* Set task *
Please gather every line in the data below that contains the string "bbox" and copy each one unchanged.

╭─ Extracted entries

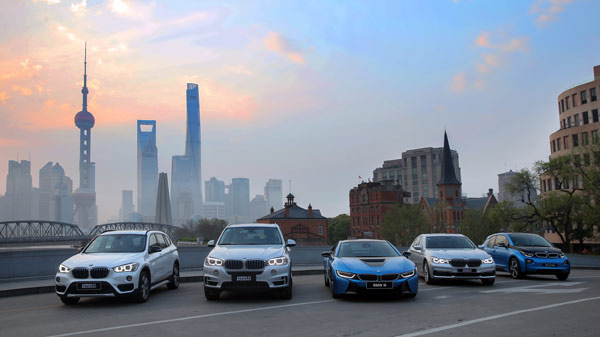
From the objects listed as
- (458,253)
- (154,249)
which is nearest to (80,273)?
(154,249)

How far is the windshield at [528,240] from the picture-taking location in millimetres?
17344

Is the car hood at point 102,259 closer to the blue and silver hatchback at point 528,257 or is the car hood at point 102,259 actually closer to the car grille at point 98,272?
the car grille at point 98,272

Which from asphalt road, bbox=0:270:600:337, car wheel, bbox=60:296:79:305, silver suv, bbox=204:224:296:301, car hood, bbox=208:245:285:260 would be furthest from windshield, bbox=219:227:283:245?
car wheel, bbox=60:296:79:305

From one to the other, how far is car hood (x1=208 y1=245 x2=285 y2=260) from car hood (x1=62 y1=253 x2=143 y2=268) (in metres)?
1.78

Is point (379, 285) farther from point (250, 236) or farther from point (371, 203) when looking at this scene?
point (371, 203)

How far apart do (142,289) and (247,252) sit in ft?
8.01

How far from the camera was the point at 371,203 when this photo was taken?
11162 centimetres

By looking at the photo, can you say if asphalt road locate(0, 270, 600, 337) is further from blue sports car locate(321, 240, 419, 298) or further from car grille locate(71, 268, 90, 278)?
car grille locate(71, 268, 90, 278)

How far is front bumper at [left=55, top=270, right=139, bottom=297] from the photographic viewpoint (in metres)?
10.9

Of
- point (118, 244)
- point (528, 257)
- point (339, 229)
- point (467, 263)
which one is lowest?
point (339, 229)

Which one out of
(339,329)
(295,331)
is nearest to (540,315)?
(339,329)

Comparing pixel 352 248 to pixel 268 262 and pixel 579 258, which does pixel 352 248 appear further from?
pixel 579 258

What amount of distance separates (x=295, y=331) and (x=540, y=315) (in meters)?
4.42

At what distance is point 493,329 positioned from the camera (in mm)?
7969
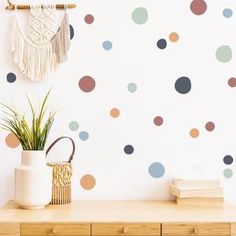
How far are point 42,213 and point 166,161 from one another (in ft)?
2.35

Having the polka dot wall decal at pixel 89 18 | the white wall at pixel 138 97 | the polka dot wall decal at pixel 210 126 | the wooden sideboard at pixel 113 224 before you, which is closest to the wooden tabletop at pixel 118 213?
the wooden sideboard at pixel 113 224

╰─
╭─ Extracted entries

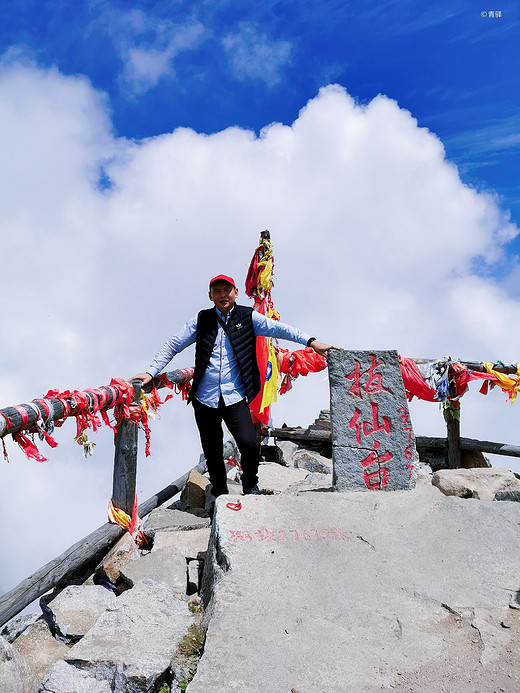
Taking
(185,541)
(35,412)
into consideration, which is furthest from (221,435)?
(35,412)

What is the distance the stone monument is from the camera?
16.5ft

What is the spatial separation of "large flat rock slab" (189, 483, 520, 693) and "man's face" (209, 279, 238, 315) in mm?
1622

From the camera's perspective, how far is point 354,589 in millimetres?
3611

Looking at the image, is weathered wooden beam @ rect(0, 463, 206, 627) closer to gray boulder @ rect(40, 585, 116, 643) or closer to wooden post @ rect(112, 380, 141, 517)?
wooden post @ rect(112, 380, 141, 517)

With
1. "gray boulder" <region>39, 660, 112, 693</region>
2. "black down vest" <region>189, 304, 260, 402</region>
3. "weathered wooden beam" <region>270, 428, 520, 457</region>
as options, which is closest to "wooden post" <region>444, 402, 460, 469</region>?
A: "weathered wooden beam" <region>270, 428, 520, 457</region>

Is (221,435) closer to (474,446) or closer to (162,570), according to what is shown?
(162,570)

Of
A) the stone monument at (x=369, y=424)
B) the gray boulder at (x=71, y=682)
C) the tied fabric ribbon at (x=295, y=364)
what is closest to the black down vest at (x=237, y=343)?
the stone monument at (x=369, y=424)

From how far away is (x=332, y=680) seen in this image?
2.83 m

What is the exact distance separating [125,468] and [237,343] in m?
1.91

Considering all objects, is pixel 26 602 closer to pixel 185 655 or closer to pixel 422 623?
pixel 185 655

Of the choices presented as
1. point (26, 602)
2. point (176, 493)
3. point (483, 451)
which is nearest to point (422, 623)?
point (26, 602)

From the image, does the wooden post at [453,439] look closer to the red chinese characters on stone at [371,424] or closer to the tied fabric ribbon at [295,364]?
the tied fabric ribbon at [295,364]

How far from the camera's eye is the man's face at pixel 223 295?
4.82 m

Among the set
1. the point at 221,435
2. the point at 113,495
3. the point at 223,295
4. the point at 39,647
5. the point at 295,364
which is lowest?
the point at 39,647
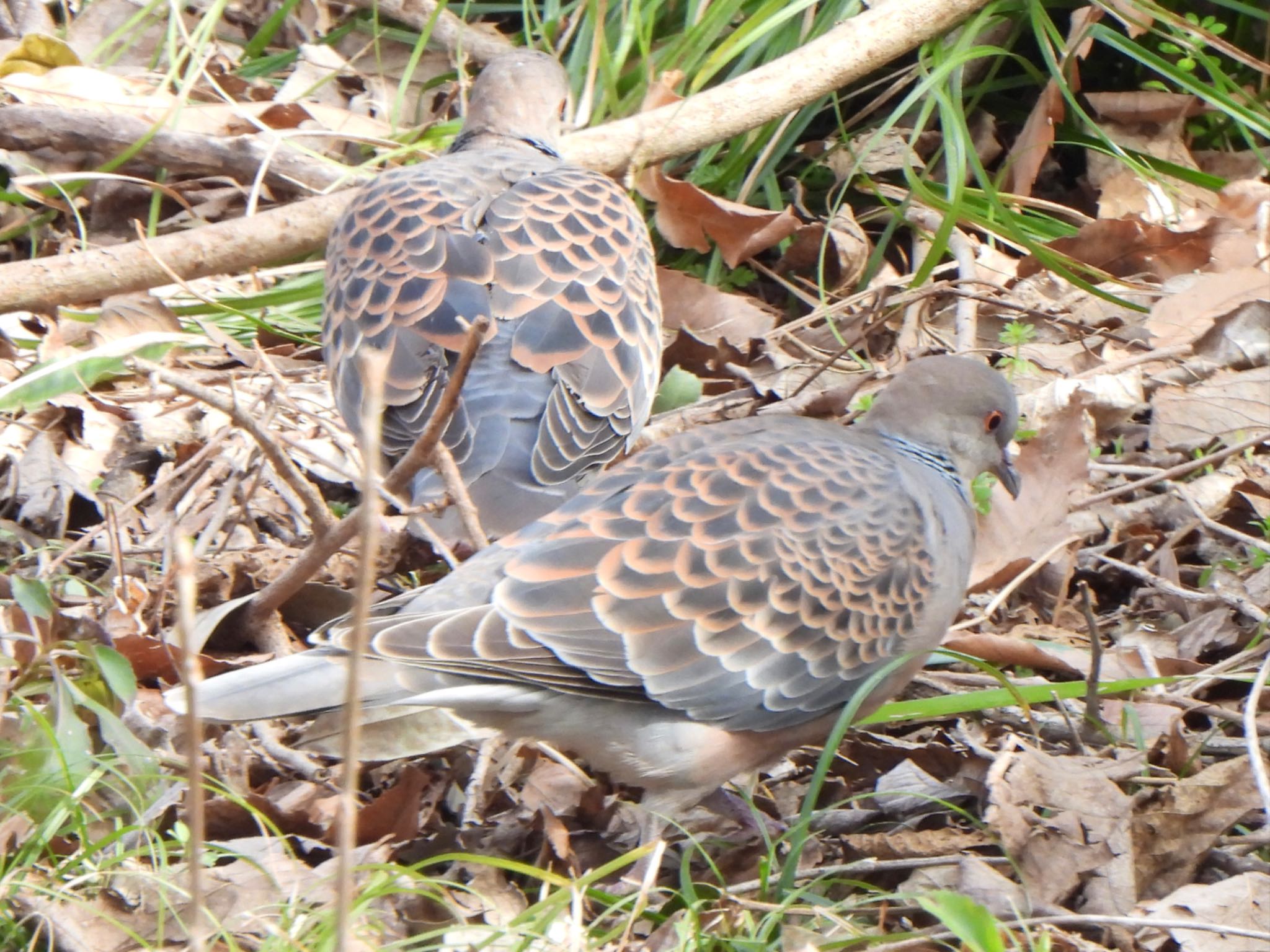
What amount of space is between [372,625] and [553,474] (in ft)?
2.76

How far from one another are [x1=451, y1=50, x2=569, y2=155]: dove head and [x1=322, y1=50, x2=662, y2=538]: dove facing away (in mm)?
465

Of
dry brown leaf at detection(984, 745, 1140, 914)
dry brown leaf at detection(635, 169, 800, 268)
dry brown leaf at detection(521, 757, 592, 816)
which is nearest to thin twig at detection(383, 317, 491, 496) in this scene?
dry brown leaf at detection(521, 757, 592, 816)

╰─

* Answer below *
Which from asphalt road, bbox=0:270:600:337, car wheel, bbox=60:296:79:305, silver suv, bbox=204:224:296:301, car hood, bbox=208:245:285:260 would be furthest from windshield, bbox=219:227:283:245?
car wheel, bbox=60:296:79:305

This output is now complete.